● **作業内容**:
(1) 出典のうち、「(58)【調査した分野】(Int.Cl.,DB名)」を含む語句で始まり「御するために通常用いられる。」で終わる部分を一字一句そのまま書き出してください。
(2) 次の記述が出典の内容と一致するかどうかを、それぞれ「はい」か「いいえ」で答え、判断の根拠となる出典の語句を正確に引用してください。(a) TIPAのような高級アルカノールアミンをセメント系組成物に加えると、連行される空気の量が増える。(b) 特許文献2の例では、DBABは0.02重量%の量でモルタル混合物に加えられた。(c) ほとんどの場合、少量の空気連行は許容される。

● **出典**:
——————

(58)【調査した分野】(Int.Cl.,DB名)
【背景技術】
【0002】
発明の背景
ある量の連行空気は、脆い材料であるコンクリートの凍結−解凍耐久性を向上させるために必要である。しかしながら、コンクリート内の過剰に大きいか又は不均一に間隔を置かれた気孔は凍結−解凍耐久性及び圧縮強さの損失に導き得るので、空気連行の性質及び程度は注意深く制御されねばならない。ロジン及びアニオン性界面活性剤のような空気連行剤は、セメント系混合物中の気孔の寸法及び間隔を制御するために通常用いられる。
【0003】
特許文献1(本明細書の共通譲受人が所有)においてGartner et al.は、トリイソプロパノールアミン(“TIPA”)のような高級アルカノールアミンのセメント系組成物への添加は後期強度(late strength)(例えば28日における)を強化するが、セメント系組成物中に連行される空気の量を増加させもすると記載した。種々のセメント試料の分析は、TIPAを含有しないセメントと比較した時の約2パーセントの空気連行における増加を明らかにした。Gartner et al.は、ホスフェート(例えばトリブチルホスフェート)、フタレート(例えばジイソデシルフタレート)及びポリオキシプロピレン−ポリオキシエチレンブロックコポリマーを含む空気除去性(air−detraining)非イオン性界面活性剤の使用を示唆した。特許文献1を6頁40〜53行において参照されたい。
【0004】
特許文献2(本明細書の共通譲受人が所有)においてGartner et al.は、コンクリート中の空気の除去(detraining)のための水溶性アルキル化アルカノールアミン塩の使用を記載した。これらの材料にはN−アルキルアルカノールアミン及びN−アルキル−ヒドロキシルアミンが含まれた。TIPAを0.02重量%の量で水和水の一部として、脱泡剤としての0.01重量%のジブチルアミノ−2−ブタノール(“DBAB”)と共にモルタル混合物に加えると、モルタル混合物は空気連行における減少を示した(5欄51行〜6欄14行)。
【0005】
コンクリートを調製する場合、それには水硬セメント、砂、砂利、水及びおそらく添加物のような種々の成分を混合して実質的に均一な混合物を形成することが必要である。混合の間に空気は組成物中に閉じ込められ、この空気の多くは生ずる硬化組成物中に気孔の形態で留まる。気孔寸法が小さい場合、混合物は「空気連行」であると言われる。ほとんどの場合、少量の空気連行は許容され、且つ他の場合、これは凍結/解凍サイクルへの抵抗の点でコンクリートの耐久性を強化するために望ましい。

——————

● **データセット部**:
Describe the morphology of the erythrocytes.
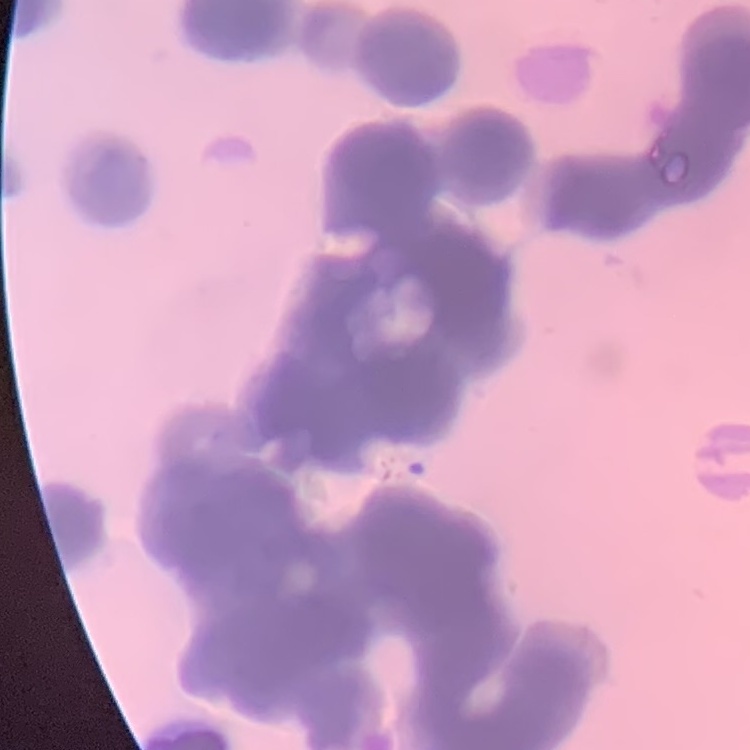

——————

● **課題別解答**:
(1)
(58)【調査した分野】(Int.Cl.,DB名)
【背景技術】
【0002】
発明の背景
ある量の連行空気は、脆い材料であるコンクリートの凍結−解凍耐久性を向上させるために必要である。しかしながら、コンクリート内の過剰に大きいか又は不均一に間隔を置かれた気孔は凍結−解凍耐久性及び圧縮強さの損失に導き得るので、空気連行の性質及び程度は注意深く制御されねばならない。ロジン及びアニオン性界面活性剤のような空気連行剤は、セメント系混合物中の気孔の寸法及び間隔を制御するために通常用いられる。

(2)
(a) はい。「セメント系組成物中に連行される空気の量を増加させもする」
(b) いいえ。「0.01重量%のジブチルアミノ−2−ブタノール」
(c) はい。「ほとんどの場合、少量の空気連行は許容され」